$\def\compare{ {\mathrm{compare}} } \def\swap{ {\mathrm{swap}} } \def\sort{ {\mathrm{sort}} } \def\true{ {\mathrm{true}} } \def\false{ {\mathrm{false}} } \def\total{ {\mathrm{total}} }$

Consider the following method that on input a positive integer $$n$$ sums the odd numbers from $$1$$ to $$2 n - 1$$:

1
2
3
4
5
6
Sum(n):
total <- 0
for k = 1 up to n do
total <- total + 2 * k - 1
endfor


Observe that for $$n = 1, 2, 3, 4$$, $$\mathrm{Sum}(n)$$ returns the values $$1, 4, 9, 16$$. In each case, the value returned by $$\mathrm{Sum}(n)$$ is $$n^2$$. Use induction to argue that this formula always holds: for every positive integer $$n$$, the value returned by $$\mathrm{Sum}(n)$$ is $$n^2$$.

### Solution

Consider the for loop in lines 3-5. We claim that for each iteration $$k$$, the value of $$\total$$ at the end of iteration $$k$$ is $$k^2$$. We prove this claim by induction.

Base case. For the base case, $$k = 1$$, note that before the first iteration of the loop, we have $$\total = 0$$ (from line 2). Therefore, in iteration $$k = 1$$, at line line 4 $$\total$$ gets assigned the value $$0 + 2 * (1) - 1 = 1 = k^2$$. Therefore the claim holds for $$k = 1$$.

Induction step. Now suppose the claim holds for some value of $$k$$. That is, after iteration $$k$$, we have $$\total = k^2$$. Consider iteration $$k + 1$$. Then in line 4, $$\total$$ is assigned the value

\begin{align*} \total + 2 (k + 1) - 1 &= k^2 + 2 k + 2 - 1\\ &= k^2 + 2 k + 1\\ &= (k + 1)^2. \end{align*}

Thus, after iteration $$k+1$$, we have $$\total = (k+1)^2$$, so the claim holds.

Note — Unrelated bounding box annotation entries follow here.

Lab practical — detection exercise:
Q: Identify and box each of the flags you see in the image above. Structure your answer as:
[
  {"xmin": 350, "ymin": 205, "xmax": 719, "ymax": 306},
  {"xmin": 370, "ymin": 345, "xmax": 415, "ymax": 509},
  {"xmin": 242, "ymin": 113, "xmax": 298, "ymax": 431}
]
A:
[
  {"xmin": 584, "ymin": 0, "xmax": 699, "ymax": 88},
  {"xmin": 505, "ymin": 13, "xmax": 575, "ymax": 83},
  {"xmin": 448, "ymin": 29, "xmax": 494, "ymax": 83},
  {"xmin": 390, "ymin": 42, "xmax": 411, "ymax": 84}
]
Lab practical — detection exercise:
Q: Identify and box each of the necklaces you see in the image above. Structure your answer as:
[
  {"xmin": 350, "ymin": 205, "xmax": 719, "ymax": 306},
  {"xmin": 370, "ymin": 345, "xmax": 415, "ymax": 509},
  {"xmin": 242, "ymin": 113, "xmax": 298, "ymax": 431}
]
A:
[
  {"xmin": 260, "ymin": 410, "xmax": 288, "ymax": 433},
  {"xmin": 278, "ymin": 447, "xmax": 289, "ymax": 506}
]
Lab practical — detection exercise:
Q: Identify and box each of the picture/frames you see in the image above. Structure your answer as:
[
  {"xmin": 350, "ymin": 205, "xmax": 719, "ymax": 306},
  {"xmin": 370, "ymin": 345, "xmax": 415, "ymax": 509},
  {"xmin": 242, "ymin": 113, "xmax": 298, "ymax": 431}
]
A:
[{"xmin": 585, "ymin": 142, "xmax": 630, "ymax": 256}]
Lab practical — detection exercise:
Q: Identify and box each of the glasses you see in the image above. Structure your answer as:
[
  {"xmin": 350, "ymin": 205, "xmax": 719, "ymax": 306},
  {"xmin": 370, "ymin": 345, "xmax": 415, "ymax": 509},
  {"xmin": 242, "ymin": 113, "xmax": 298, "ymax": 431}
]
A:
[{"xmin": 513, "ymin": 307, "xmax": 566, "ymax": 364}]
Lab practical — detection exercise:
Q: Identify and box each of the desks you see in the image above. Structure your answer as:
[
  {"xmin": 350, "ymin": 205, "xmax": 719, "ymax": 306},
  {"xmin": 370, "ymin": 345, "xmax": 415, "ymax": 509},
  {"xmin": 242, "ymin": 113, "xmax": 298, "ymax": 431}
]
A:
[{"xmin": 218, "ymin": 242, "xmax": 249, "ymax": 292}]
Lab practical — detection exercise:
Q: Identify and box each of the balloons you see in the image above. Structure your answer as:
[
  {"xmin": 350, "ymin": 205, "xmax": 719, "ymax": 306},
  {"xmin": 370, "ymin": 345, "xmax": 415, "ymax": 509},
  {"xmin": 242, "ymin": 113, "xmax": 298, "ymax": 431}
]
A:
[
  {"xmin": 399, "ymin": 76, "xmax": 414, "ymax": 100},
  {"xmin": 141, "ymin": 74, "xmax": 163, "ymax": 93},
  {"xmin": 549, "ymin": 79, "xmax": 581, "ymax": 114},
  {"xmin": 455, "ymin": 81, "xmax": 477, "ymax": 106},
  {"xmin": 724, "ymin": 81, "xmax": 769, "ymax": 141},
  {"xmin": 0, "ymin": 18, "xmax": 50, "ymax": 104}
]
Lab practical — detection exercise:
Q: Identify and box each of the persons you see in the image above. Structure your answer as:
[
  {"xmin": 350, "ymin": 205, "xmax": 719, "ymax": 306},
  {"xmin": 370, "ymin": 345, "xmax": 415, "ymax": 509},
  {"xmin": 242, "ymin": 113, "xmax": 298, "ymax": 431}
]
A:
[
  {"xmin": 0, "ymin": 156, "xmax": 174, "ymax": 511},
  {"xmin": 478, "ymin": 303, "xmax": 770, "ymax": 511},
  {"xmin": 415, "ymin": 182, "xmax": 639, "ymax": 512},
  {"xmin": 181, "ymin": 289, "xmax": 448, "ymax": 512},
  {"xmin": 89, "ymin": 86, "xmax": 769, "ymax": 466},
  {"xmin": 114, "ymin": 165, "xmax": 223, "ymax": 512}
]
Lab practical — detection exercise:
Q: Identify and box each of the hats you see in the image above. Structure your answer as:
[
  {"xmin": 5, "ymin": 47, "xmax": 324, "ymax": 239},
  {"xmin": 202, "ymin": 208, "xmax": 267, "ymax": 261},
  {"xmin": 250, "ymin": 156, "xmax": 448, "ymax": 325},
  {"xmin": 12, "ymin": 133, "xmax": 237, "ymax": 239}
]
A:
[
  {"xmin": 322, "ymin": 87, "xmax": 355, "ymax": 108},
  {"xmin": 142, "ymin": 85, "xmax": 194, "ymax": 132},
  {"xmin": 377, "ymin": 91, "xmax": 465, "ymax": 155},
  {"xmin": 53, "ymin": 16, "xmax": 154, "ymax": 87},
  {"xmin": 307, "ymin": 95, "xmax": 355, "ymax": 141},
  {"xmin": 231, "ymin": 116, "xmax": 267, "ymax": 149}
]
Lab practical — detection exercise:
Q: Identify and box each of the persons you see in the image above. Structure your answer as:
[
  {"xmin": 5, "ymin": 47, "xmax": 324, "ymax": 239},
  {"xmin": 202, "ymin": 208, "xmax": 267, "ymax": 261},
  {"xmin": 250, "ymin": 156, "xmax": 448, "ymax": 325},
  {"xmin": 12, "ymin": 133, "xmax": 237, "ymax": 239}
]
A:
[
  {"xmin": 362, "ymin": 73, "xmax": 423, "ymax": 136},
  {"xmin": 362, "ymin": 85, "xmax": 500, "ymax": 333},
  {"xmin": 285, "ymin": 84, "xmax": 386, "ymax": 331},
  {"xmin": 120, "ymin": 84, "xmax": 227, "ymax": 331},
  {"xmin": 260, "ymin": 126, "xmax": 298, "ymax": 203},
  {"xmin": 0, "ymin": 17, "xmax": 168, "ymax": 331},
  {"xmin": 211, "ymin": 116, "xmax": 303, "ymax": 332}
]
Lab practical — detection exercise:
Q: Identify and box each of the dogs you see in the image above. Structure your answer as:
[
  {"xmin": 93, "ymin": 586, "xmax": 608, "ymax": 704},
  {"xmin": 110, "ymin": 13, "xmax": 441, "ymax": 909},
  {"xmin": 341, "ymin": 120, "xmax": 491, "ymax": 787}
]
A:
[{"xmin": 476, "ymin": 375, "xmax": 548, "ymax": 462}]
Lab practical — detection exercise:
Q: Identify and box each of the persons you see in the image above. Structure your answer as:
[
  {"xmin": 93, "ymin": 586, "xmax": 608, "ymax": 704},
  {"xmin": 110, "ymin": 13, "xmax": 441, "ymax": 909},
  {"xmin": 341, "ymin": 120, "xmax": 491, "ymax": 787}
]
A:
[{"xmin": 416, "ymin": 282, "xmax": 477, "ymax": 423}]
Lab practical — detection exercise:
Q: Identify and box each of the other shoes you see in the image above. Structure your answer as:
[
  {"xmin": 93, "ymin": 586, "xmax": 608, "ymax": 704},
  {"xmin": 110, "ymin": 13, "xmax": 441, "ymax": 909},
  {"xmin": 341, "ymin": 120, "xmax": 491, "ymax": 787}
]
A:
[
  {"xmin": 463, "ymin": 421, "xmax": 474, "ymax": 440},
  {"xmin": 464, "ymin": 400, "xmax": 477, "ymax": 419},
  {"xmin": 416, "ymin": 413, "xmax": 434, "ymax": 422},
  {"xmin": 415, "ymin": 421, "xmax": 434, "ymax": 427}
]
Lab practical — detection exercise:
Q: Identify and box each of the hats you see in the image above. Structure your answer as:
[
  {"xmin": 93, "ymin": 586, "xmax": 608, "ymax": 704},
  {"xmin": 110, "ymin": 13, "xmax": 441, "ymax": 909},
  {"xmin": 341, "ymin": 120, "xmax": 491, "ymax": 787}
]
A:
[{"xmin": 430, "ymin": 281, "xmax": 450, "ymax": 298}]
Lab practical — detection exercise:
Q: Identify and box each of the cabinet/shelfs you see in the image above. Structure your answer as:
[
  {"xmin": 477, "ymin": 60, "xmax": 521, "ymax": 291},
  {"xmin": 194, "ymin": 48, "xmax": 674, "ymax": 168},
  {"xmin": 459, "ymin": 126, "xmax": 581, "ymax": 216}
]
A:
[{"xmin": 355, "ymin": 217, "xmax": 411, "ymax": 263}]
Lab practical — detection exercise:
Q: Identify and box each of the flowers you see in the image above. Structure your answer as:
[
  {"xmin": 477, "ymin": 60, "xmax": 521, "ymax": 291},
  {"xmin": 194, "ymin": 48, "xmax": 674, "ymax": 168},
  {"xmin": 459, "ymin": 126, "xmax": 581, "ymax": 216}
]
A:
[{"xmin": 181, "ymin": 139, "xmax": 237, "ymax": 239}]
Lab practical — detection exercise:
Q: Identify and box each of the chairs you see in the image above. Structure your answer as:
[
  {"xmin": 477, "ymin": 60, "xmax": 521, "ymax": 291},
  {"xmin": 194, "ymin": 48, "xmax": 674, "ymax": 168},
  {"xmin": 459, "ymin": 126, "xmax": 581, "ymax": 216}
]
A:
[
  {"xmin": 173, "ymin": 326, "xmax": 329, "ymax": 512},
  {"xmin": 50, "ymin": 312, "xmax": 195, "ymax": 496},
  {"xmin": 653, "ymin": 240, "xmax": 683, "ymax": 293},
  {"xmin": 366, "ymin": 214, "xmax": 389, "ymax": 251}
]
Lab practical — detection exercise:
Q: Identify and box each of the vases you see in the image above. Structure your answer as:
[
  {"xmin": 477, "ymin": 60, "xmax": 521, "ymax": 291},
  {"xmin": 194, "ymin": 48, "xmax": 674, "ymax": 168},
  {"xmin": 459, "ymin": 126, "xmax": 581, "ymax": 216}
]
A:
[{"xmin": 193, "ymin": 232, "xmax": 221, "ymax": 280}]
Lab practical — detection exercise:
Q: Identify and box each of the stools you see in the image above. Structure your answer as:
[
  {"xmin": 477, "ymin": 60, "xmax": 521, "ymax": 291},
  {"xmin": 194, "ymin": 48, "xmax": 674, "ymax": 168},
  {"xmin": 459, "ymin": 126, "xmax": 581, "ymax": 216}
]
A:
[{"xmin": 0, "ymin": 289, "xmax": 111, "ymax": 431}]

Since both the base case and inductive step hold, the claim holds for all iterations $$k$$ by induction. Finally, observe that loop terminates after iteration $$n$$, so the value of $$\total$$ returned by $$\mathrm{Sum}(n)$$ is $$n^2$$.

### A Note on the Formula

Given a positive integer $$n$$, we can interpret the value $$n^2$$ geometrically as the area of a square with side length $$n$$. For example, the square figure below (left) has side length 8, and is (evidently) comprised of $$64 = 8^2$$ unit squares. We can decompose the $$8 \times 8$$ square grid into $$8$$ “L”-shapes as on the figure on the right. The “L”s have width and height $$1, 2, 3, \ldots, 8$$, and their areas are $$1, 3, 5,\ldots 15$$. Since the figure on the right is just a partition of the figure on the left, they have the same area. Thus, the figures give a geometric interpretation to the formula

$n^2 = 1 + 3 + 5 + \cdots + 2 n - 1.$